Since the presidential election of 2000, Republican and Democratic states have been represented on TV and in the press by red (Republican) and blue (Democratic).
Though the Federal Election Commission’s 2004 election report used the same coding, it hasn't always been that way.
Actually, prior to that, the opposite colors were usually used. Ronald Reagan’s blue states were called a “lake” in 1980.
What caused this switch?
The answer doesn't seem to be clear. A piece in The Washington Post once gave part of the reason as a decision made in the NBC graphics department and also to a joke by David Letterman. Letterman make a joke during that long 2000 recount period that they might “make George W. Bush President of the red states and Al Gore head of the blue ones.”

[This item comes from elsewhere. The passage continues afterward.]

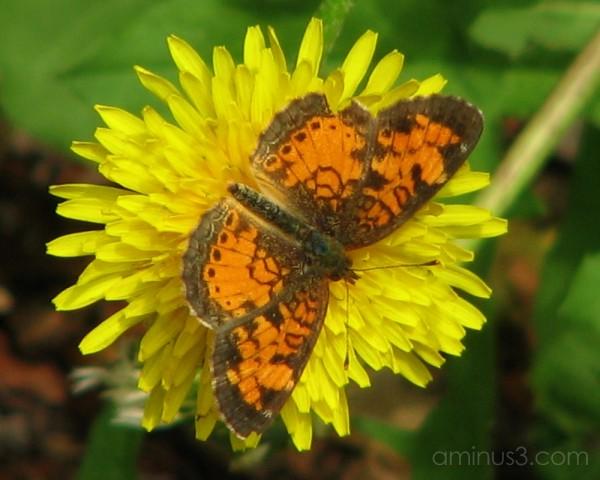 Butterfly on dandelion.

Anyway, the shift occurred and “red” and “blue” state thinking seems to be part of our election lexicon now.
Which also leads me to think about Dr. Seuss. One Fish Two Fish Red Fish Blue Fish is a 1960 children's book by Dr. Seuss. It's a simple rhyming book for learner readers about a boy and a girl and their amazing creature friends and pets.
I came across it again recently when I was researching a piece for my Endangered New Jersey blog about sustainable fishing practices.
Following in this fishy stream (of consciousness) I stumbled upon the Smithsonian Institution's Sustainable Seafood website. This site complements One Fish, Two Fish, Crawfish, Bluefish - The Smithsonian Sustainable Seafood Cookbook. (See, there is a Seuss connection.) It's an interesting site about the seafood you might enjoy at dinner.
We generally think of seafood as a healthy choice, but not all fish and shellfish that are available in today's markets and restaurants are good choices from an environmental perspective.